08 novembre 2015 -XXXII domenica del tempo ordinario

 

In quel tempo, Gesù [nel tempio] diceva alla folla nel suo insegnamento: «Guardatevi dagli scribi, che amano passeggiare in lunghe vesti, ambiscono i saluti nelle piazze, i primi seggi nelle sinagoghe e i primi posti nei banchetti. Loro che divorano le case delle vedove e pregano a lungo per farsi vedere. Essi riceveranno una condanna più forte».
Ed essendosi seduto di fronte al tesoro, osservava come la folla vi gettava monete. Tanti ricchi ne gettavano molte. Ma, venuta una vedova povera, vi gettò due monetine, cioè un quadrante.
Allora, chiamati a sé i suoi discepoli, disse loro: «In verità io vi dico: questa vedova povera ha gettato più di tutti quelli che hanno gettato nel tesoro. Perché tutti hanno gettato del loro superfluo, lei invece, nella sua miseria, vi ha gettato tutto quello che aveva, tutta la sua vita».

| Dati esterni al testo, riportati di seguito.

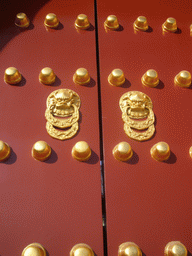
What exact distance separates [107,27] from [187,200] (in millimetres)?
697

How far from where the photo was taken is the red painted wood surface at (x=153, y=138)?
0.62 meters

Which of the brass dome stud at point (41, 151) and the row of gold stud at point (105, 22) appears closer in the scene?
the brass dome stud at point (41, 151)

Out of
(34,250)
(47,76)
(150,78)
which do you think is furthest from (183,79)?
(34,250)

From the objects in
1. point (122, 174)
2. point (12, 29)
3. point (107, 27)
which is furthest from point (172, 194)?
point (12, 29)

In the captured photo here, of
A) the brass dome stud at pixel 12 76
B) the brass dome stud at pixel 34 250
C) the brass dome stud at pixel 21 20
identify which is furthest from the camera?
the brass dome stud at pixel 21 20

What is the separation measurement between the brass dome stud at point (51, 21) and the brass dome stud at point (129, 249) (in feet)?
2.63

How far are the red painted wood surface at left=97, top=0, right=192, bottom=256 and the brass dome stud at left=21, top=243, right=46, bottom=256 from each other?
16 centimetres

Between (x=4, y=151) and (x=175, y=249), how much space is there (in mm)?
493

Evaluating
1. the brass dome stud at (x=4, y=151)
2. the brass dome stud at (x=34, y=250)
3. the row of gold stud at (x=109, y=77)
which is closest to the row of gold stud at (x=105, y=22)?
the row of gold stud at (x=109, y=77)

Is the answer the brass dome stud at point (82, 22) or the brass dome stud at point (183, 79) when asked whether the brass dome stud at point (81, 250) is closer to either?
the brass dome stud at point (183, 79)

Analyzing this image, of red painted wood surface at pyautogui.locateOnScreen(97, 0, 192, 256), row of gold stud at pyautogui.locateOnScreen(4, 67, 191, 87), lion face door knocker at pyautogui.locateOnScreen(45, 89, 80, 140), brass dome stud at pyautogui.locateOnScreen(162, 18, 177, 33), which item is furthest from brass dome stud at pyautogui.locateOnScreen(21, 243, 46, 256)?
brass dome stud at pyautogui.locateOnScreen(162, 18, 177, 33)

Una vedova, figura antica della povertà, dell’estrema fragilità e del bisogno, diviene per noi, questa domenica, segno rivelativo di una ricchezza ben più grande, quella del cuore. Nella povertà di un pugno di farina (1Re 17.10-16) e di due spiccioli ci viene annunciata la straordinaria fecondità del dono che viene elargito al prossimo come gesto assoluto di libertà e atto generativo di vita.

Quello che appare quasi un paradosso –il povero che dona l’unico spicciolo che possiede- viene proposto da Gesù come un racconto antifrastico nei confronti della zelante ma ipocrita elargizione di monete da parte dei ricchi, così come verso l’altrettanto falso atteggiamento degli scribi che fanno della loro carica religiosa un’occasione per riscuotere prestigio e riconoscimento, non certo un servizio offerto a Dio e ai poveri.

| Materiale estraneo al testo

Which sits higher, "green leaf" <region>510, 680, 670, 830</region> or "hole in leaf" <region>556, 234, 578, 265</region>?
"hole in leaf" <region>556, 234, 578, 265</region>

Il brano di Marco si apre proprio con un avvertimento a guardarsi bene dall’ambizione e dall’avidità degli scribi. Le loro “lunghe vesti” alludono forse al tallit, un lungo e ampio mantello cultuale, mentre i “i primi seggi nelle sinagoghe” si riferiscono al pubblico riconoscimento che veniva loro tributato dal popolo perché interpreti fedeli della Legge mosaica. La loro ‘lunga’ preghiera è svuotata di qualsiasi significato: risulta solo un monologo recitato allo specchio della propria vanità. La religione diviene così strumento di potere e di affermazione personale, di ricchezza e prestigio, rito solenne ma ipocrita e svuotato di senso. Invece di farsi servi dei fratelli e di Dio, gli scribi ‘si servono’ della carica religiosa per essere serviti dagli altri sulle cui miserie lucrano fino addirittura ad annientarli (“divorano le case delle vedove”). Su di loro Gesù pronuncia un duro giudizio di condanna.

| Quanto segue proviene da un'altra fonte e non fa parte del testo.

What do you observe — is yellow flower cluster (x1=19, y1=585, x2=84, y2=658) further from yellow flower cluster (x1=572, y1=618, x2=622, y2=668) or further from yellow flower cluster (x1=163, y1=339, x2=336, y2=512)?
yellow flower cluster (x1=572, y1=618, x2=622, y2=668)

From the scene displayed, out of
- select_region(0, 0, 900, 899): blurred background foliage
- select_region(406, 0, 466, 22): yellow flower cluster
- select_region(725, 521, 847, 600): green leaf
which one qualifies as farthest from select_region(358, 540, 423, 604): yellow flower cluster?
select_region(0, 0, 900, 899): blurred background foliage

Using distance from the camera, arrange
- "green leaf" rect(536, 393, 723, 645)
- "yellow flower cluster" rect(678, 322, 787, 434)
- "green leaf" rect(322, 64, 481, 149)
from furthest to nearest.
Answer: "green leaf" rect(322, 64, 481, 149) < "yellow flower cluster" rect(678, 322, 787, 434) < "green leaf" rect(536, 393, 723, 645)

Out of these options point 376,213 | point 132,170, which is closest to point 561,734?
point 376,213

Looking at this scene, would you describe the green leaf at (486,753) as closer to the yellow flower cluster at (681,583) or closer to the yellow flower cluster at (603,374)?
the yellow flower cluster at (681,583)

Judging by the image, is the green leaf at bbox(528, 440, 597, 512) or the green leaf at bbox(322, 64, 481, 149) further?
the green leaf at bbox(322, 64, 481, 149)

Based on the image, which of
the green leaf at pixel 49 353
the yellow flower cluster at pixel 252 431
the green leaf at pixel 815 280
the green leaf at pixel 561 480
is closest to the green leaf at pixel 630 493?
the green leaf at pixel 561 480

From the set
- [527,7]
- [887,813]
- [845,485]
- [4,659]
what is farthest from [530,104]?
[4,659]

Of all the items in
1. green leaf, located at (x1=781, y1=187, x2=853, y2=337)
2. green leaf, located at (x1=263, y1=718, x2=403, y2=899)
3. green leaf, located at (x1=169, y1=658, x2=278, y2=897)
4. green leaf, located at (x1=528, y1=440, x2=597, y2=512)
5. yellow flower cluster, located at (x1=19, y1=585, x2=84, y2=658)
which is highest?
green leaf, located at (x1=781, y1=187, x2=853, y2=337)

Contro questa falsa pienezza, arida e infeconda, risalta il drammatico vuoto della vedova che, però, grazie al gesto vivificante del dono, si rivelerà subito ‘fecondo’, capace di partorire la vita per gli altri.

La scena si svolge stavolta nel cuore del tempio, in un atrio dove anche le donne potevano avere accesso e in cui vi era la stanza del ‘tesoro’ destinata alle offerte. In questa vi erano disposte tredici cassette a imbuto in cui venivano versate le donazioni; al momento del versamento un addetto declamava a voce alta la somma che veniva versata. In tale contesto si comprende quanto facile fosse il desiderio di ostentazione da parte dei ricchi, attenti al quanto viene proclamato e fatto cadere nella cassetta così da averne da tutti un pubblico e benevolo riconoscimento. Il dono appare così viziato fortemente dalla ricerca di un personale appagamento che riduce l’offerta o il rito cultuale ad una ipocrita occasione di autocelebrazione. In questo orizzonte di falsità si è attori solitari di una messinscena per un pubblico che si vuole compiacere: non c’è il prossimo né tantomeno può esserci Dio.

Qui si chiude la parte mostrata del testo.